- [Dataset records]:

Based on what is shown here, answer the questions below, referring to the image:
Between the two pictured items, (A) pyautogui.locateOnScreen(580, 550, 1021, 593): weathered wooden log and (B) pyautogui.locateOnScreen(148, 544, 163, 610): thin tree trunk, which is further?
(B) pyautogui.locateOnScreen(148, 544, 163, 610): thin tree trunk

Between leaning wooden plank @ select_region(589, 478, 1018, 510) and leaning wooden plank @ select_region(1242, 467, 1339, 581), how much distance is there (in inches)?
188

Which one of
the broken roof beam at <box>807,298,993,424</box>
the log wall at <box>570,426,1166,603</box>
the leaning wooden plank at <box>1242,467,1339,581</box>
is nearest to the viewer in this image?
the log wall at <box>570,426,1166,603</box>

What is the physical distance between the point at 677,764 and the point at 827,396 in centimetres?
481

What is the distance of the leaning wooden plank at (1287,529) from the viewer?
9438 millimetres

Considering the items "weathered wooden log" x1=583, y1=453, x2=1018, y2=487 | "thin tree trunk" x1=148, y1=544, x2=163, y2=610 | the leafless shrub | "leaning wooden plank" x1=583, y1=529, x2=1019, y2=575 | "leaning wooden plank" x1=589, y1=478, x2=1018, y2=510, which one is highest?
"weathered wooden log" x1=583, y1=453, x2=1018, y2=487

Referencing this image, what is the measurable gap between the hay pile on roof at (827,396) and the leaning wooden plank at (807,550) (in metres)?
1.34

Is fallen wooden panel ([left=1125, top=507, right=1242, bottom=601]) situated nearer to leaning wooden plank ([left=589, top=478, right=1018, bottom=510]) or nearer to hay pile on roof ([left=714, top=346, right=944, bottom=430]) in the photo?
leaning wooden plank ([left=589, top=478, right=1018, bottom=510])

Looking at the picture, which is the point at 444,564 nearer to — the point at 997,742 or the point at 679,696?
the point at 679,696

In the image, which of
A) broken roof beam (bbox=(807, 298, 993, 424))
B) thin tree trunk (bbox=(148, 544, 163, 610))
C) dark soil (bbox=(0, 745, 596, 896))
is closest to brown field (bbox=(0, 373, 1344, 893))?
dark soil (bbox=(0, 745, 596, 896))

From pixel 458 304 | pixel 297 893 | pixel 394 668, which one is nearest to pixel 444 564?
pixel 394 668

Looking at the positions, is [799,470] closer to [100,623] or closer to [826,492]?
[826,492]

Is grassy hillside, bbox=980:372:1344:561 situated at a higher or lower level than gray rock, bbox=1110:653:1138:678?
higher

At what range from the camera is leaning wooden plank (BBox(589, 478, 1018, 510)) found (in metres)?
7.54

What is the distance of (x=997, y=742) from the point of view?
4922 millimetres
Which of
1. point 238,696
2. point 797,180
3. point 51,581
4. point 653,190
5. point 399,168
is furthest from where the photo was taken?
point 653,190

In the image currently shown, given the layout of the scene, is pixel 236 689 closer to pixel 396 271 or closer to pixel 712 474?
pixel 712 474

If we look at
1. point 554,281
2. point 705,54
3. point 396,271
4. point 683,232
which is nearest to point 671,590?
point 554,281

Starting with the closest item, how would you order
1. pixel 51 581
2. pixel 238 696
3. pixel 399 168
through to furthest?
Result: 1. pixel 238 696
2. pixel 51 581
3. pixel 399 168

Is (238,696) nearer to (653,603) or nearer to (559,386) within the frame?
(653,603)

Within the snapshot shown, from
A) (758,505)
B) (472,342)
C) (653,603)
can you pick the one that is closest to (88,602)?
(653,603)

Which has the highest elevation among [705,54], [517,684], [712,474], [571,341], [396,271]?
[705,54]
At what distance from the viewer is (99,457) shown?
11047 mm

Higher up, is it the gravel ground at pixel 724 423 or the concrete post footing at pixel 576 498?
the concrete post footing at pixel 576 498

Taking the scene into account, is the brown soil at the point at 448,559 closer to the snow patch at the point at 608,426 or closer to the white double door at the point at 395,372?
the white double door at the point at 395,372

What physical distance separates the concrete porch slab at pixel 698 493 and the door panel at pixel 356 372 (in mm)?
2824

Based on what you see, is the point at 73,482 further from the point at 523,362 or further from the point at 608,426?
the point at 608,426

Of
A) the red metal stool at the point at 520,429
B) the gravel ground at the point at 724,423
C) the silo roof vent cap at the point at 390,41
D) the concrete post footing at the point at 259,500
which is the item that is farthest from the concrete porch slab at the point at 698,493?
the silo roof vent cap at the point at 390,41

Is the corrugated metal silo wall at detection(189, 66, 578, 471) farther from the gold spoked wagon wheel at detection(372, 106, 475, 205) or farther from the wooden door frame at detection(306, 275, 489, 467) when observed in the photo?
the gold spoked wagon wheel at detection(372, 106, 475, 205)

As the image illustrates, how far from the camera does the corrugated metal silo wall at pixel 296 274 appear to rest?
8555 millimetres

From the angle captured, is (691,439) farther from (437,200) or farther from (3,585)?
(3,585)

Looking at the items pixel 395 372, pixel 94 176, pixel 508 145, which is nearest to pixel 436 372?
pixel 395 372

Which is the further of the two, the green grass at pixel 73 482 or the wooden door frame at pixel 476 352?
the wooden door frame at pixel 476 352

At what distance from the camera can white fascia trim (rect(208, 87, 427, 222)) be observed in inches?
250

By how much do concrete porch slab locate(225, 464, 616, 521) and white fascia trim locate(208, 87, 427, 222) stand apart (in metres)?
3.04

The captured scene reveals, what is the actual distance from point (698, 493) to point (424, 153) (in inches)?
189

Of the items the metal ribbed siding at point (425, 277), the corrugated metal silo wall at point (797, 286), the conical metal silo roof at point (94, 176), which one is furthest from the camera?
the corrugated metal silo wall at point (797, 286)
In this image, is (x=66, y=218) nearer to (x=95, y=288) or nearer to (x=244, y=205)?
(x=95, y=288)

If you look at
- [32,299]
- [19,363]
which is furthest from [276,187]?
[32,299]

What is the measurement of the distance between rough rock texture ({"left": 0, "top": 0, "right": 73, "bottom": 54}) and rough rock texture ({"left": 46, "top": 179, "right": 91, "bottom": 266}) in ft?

- [What the exercise asks]:
Arrange as a Markdown table the lines starting at the line that contains "What is the physical" and ending with the line that contains "9438 millimetres", both included. Use the columns Row and Line, number each row, and leave out blank lines.

- [Exercise answer]:
| Row | Line |
|---|---|
| 1 | What is the physical distance between the point at 677,764 and the point at 827,396 in centimetres? |
| 2 | 481 |
| 3 | What is the distance of the leaning wooden plank at (1287,529) from the viewer? |
| 4 | 9438 millimetres |